You may need to include and evaluate code snippets from lecture notebooks in cells above to make the local test work correctly sometimes (see error messages for clues). This is meant to help you become efficient at recalling materials covered in lectures that relate to this problem. Such local tests will generally not be available in the exam.

In [37]:
# test that your answer is indeed a probability by evaluating this cell after you replaced XXX above and evaluated it.
try:
    assert(numberOfVotesInKMostVotedDistrictsInSE('starting_package/data/final.csv', 3) == [13435, 10625, 7910])
    assert(numberOfVotesInKMostVotedDistrictsInSE('starting_package/data/final.csv', 1) == [13435])
    print("Your answer is correct for two test cases with K=3 and K=1. Hopefully it works correctly for any K")
except AssertionError:
    print("Try again! and make sure you are actually producing what is expected of you.")

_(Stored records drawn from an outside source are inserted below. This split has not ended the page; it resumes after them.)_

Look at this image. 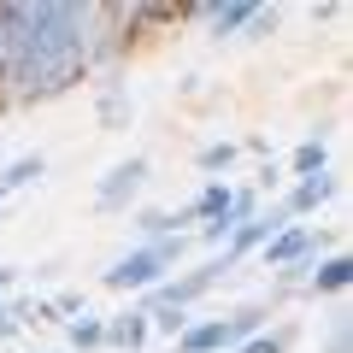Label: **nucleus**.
Masks as SVG:
<instances>
[{
    "mask_svg": "<svg viewBox=\"0 0 353 353\" xmlns=\"http://www.w3.org/2000/svg\"><path fill=\"white\" fill-rule=\"evenodd\" d=\"M259 318H265V312H236L230 324H224V318H218V324H201V330H189V336H183V353H212V347H230V341L253 336V330H259Z\"/></svg>",
    "mask_w": 353,
    "mask_h": 353,
    "instance_id": "2",
    "label": "nucleus"
},
{
    "mask_svg": "<svg viewBox=\"0 0 353 353\" xmlns=\"http://www.w3.org/2000/svg\"><path fill=\"white\" fill-rule=\"evenodd\" d=\"M294 165H301V171H324V141H306V148L294 153Z\"/></svg>",
    "mask_w": 353,
    "mask_h": 353,
    "instance_id": "12",
    "label": "nucleus"
},
{
    "mask_svg": "<svg viewBox=\"0 0 353 353\" xmlns=\"http://www.w3.org/2000/svg\"><path fill=\"white\" fill-rule=\"evenodd\" d=\"M230 159H236V148H230V141H212V148L201 153V165H206V171H218V165H230Z\"/></svg>",
    "mask_w": 353,
    "mask_h": 353,
    "instance_id": "13",
    "label": "nucleus"
},
{
    "mask_svg": "<svg viewBox=\"0 0 353 353\" xmlns=\"http://www.w3.org/2000/svg\"><path fill=\"white\" fill-rule=\"evenodd\" d=\"M194 212H201V218H230V189H218V183H212V189L194 201Z\"/></svg>",
    "mask_w": 353,
    "mask_h": 353,
    "instance_id": "8",
    "label": "nucleus"
},
{
    "mask_svg": "<svg viewBox=\"0 0 353 353\" xmlns=\"http://www.w3.org/2000/svg\"><path fill=\"white\" fill-rule=\"evenodd\" d=\"M347 277H353L347 259H324V265L312 271V289H347Z\"/></svg>",
    "mask_w": 353,
    "mask_h": 353,
    "instance_id": "4",
    "label": "nucleus"
},
{
    "mask_svg": "<svg viewBox=\"0 0 353 353\" xmlns=\"http://www.w3.org/2000/svg\"><path fill=\"white\" fill-rule=\"evenodd\" d=\"M41 171H48V165H41V159H18V165H12V171L0 176V189H18V183H36V176H41Z\"/></svg>",
    "mask_w": 353,
    "mask_h": 353,
    "instance_id": "9",
    "label": "nucleus"
},
{
    "mask_svg": "<svg viewBox=\"0 0 353 353\" xmlns=\"http://www.w3.org/2000/svg\"><path fill=\"white\" fill-rule=\"evenodd\" d=\"M241 24H253V6H218L212 12V30H241Z\"/></svg>",
    "mask_w": 353,
    "mask_h": 353,
    "instance_id": "10",
    "label": "nucleus"
},
{
    "mask_svg": "<svg viewBox=\"0 0 353 353\" xmlns=\"http://www.w3.org/2000/svg\"><path fill=\"white\" fill-rule=\"evenodd\" d=\"M141 336H148V318H141V312H124V318L112 324V341H118V347H141Z\"/></svg>",
    "mask_w": 353,
    "mask_h": 353,
    "instance_id": "5",
    "label": "nucleus"
},
{
    "mask_svg": "<svg viewBox=\"0 0 353 353\" xmlns=\"http://www.w3.org/2000/svg\"><path fill=\"white\" fill-rule=\"evenodd\" d=\"M324 194H330V176L324 171H318V176H306V183H301V189H294V212H306V206H318V201H324Z\"/></svg>",
    "mask_w": 353,
    "mask_h": 353,
    "instance_id": "6",
    "label": "nucleus"
},
{
    "mask_svg": "<svg viewBox=\"0 0 353 353\" xmlns=\"http://www.w3.org/2000/svg\"><path fill=\"white\" fill-rule=\"evenodd\" d=\"M0 194H6V189H0Z\"/></svg>",
    "mask_w": 353,
    "mask_h": 353,
    "instance_id": "18",
    "label": "nucleus"
},
{
    "mask_svg": "<svg viewBox=\"0 0 353 353\" xmlns=\"http://www.w3.org/2000/svg\"><path fill=\"white\" fill-rule=\"evenodd\" d=\"M183 253V241H159V248H141V253H130V259H118L112 271H106V283L112 289H141V283H153L165 271V265Z\"/></svg>",
    "mask_w": 353,
    "mask_h": 353,
    "instance_id": "1",
    "label": "nucleus"
},
{
    "mask_svg": "<svg viewBox=\"0 0 353 353\" xmlns=\"http://www.w3.org/2000/svg\"><path fill=\"white\" fill-rule=\"evenodd\" d=\"M330 353H347V336H336V341H330Z\"/></svg>",
    "mask_w": 353,
    "mask_h": 353,
    "instance_id": "16",
    "label": "nucleus"
},
{
    "mask_svg": "<svg viewBox=\"0 0 353 353\" xmlns=\"http://www.w3.org/2000/svg\"><path fill=\"white\" fill-rule=\"evenodd\" d=\"M0 289H12V271H0Z\"/></svg>",
    "mask_w": 353,
    "mask_h": 353,
    "instance_id": "17",
    "label": "nucleus"
},
{
    "mask_svg": "<svg viewBox=\"0 0 353 353\" xmlns=\"http://www.w3.org/2000/svg\"><path fill=\"white\" fill-rule=\"evenodd\" d=\"M141 176H148V159H124V165H112V176L101 183V206H124L130 194L141 189Z\"/></svg>",
    "mask_w": 353,
    "mask_h": 353,
    "instance_id": "3",
    "label": "nucleus"
},
{
    "mask_svg": "<svg viewBox=\"0 0 353 353\" xmlns=\"http://www.w3.org/2000/svg\"><path fill=\"white\" fill-rule=\"evenodd\" d=\"M71 341H77V347H94V341H106V330H101V324H83V318H77Z\"/></svg>",
    "mask_w": 353,
    "mask_h": 353,
    "instance_id": "14",
    "label": "nucleus"
},
{
    "mask_svg": "<svg viewBox=\"0 0 353 353\" xmlns=\"http://www.w3.org/2000/svg\"><path fill=\"white\" fill-rule=\"evenodd\" d=\"M241 353H283V336H259V341H248Z\"/></svg>",
    "mask_w": 353,
    "mask_h": 353,
    "instance_id": "15",
    "label": "nucleus"
},
{
    "mask_svg": "<svg viewBox=\"0 0 353 353\" xmlns=\"http://www.w3.org/2000/svg\"><path fill=\"white\" fill-rule=\"evenodd\" d=\"M271 230H277L271 218H253V224H241V230H236V253H241V248H253L259 236H271Z\"/></svg>",
    "mask_w": 353,
    "mask_h": 353,
    "instance_id": "11",
    "label": "nucleus"
},
{
    "mask_svg": "<svg viewBox=\"0 0 353 353\" xmlns=\"http://www.w3.org/2000/svg\"><path fill=\"white\" fill-rule=\"evenodd\" d=\"M301 253H306V236H301V230H289V236L271 241V265H289V259H301Z\"/></svg>",
    "mask_w": 353,
    "mask_h": 353,
    "instance_id": "7",
    "label": "nucleus"
}]
</instances>
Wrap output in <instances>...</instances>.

Try again! and make sure you are actually producing what is expected of you.


---
## Assignment 2, PROBLEM 3
Maximum Points = 1


A disadvantage of using list comprehension is that we cannot create a lot of random numbers as we will have to store the returned list. Since you know about generators your task is to use the following warm-up on generating natural numbers and write an iterator version called `lcg` of the function `LinConGen` we have been seeing thus far.

In [38]:
def naturals():
    '''define the countably infinite set of natural numbers using an iterator'''
    n = 1 # the first natural number 1
    while True: # an infinite while loop
        yield n # output n
        n = n + 1 # increment n by 1   

In [39]:
# Example run - keep printing the natural numbers using the iterator until we hit 5
for n in naturals():
      print(n)
      if n >= 5:
          break

1
2
3
4
5


In [40]:
# printing next from our iterator
generateNaturals = naturals() # let's assign our iterator
print(next(generateNaturals))
print(next(generateNaturals))

1
2


In [41]:
list(zip(naturals(), ['a', 'b', 'c', 'd'])) # the second list stops at 4 to give an enumeration that ends

[(1, 'a'), (2, 'b'), (3, 'c'), (4, 'd')]

In [45]:
# Here is the actual task 
# just replace XXX with the right values to make an iterator of function LinConGen
def lcg(m, a, c, x0):
    x = x0
    while True:
        yield x
        x = (a*x + c) % m

---
#### Local Test for Assignment 2, PROBLEM 3
Evaluate cell below to make sure your answer is valid.                         You **should not** modify anything in the cell below when evaluating it to do a local test of                         your solution.
You may need to include and evaluate code snippets from lecture notebooks in cells above to make the local test work correctly sometimes (see error messages for clues). This is meant to help you become efficient at recalling materials covered in lectures that relate to this problem. Such local tests will generally not be available in the exam.

In [47]:
def Mod(a,b):
    return a%b
def linConGen(m, a, c, x0, n):
    '''A linear congruential sequence generator.
    
    Param m is the integer modulus to use in the generator.
    Param a is the integer multiplier.
    Param c is the integer increment.
    Param x0 is the integer seed.
    Param n is the integer number of desired pseudo-random numbers.
    
    Returns a list of n pseudo-random integer modulo m numbers.'''
    
    x = x0 # the seed
    retValue = [Mod(x,m)]  # start the list with x=x0
    for i in range(2, n+1, 1):
        x = Mod(a * x + c, m) # the generator, using modular arithmetic
        retValue.append(x) # append the new x to the list
    return retValue
try:
    m, a, c, x0, n = 2147483648, 65539, 0, 1, 5010
    randuListComp = linConGen(m, a, c, x0, n)
    randuGenExp = [x for i,x in zip(range(n), lcg(m, a, c, x0))]
    assert(randuListComp == randuGenExp)
    print("It seems like you have passed a test. Hopefully you have the right answer.")
except AssertionError:
    print("Try again. You need the output of your iterator lcg to coincide with that of LinConGen")

It seems like you have passed a test. Hopefully you have the right answer.